Records provided:
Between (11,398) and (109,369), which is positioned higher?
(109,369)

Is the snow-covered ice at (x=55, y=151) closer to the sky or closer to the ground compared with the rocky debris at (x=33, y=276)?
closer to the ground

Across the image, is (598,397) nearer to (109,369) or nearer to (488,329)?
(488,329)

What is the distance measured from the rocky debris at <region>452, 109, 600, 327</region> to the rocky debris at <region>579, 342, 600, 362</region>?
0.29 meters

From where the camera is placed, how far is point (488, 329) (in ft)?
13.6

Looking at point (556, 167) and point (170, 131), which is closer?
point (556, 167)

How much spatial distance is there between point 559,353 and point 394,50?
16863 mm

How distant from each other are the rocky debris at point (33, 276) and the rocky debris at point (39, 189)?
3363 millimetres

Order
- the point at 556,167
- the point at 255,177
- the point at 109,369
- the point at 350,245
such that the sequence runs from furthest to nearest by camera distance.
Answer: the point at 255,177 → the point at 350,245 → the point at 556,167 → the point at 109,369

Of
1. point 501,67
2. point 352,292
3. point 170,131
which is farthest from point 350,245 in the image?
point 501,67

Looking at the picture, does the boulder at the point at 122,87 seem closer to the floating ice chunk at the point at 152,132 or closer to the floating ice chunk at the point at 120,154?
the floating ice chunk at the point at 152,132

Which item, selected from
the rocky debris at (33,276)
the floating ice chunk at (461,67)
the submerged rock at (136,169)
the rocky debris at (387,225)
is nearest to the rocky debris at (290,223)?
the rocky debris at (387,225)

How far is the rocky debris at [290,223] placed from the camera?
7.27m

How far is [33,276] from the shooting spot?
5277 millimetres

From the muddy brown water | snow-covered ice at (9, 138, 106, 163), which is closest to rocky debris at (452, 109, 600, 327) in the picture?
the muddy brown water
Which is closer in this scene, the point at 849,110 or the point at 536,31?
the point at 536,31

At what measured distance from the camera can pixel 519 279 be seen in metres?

What you are asked to do: Copy all of the material above word for word, keeping every line as it stands.

Response below:
Between (11,398) and (109,369), which is positioned higher?
(109,369)

Is the snow-covered ice at (x=55, y=151) closer to the sky or closer to the ground compared with the rocky debris at (x=33, y=276)?
closer to the ground

Across the image, is (598,397) nearer to (109,369) or nearer to (488,329)?
(488,329)

What is the distance measured from the rocky debris at <region>452, 109, 600, 327</region> to the rocky debris at <region>579, 342, 600, 362</region>?
0.29 meters

From where the camera is placed, how far is point (488, 329) (in ft)?
13.6

Looking at point (556, 167) and point (170, 131), which is closer?
point (556, 167)

How much spatial distance is there between point 559,353 and point 394,50?
16863 mm

How distant from each other are the rocky debris at point (33, 276) and the rocky debris at point (39, 189)?
3363 millimetres

Order
- the point at 556,167
- the point at 255,177
- the point at 109,369
- the point at 350,245
such that the sequence runs from furthest to nearest by camera distance.
Answer: the point at 255,177 → the point at 350,245 → the point at 556,167 → the point at 109,369

Of
1. point 501,67
2. point 352,292
3. point 170,131
which is farthest from point 350,245 in the image?
point 501,67

Looking at the picture, does the boulder at the point at 122,87 seem closer to the floating ice chunk at the point at 152,132 or closer to the floating ice chunk at the point at 120,154?
the floating ice chunk at the point at 152,132

Which item, selected from
the rocky debris at (33,276)
the floating ice chunk at (461,67)
the submerged rock at (136,169)
the rocky debris at (387,225)
is nearest to the rocky debris at (290,223)?
the rocky debris at (387,225)

How far is the rocky debris at [290,223] placed from the camera?
7.27m

How far is [33,276] from the shooting spot?
5277 millimetres

From the muddy brown water | snow-covered ice at (9, 138, 106, 163), which is closest to rocky debris at (452, 109, 600, 327) in the picture?
the muddy brown water
Which is closer in this scene, the point at 849,110 or the point at 536,31?
the point at 536,31

At what measured distance from the camera can pixel 519 279 be seen in metres?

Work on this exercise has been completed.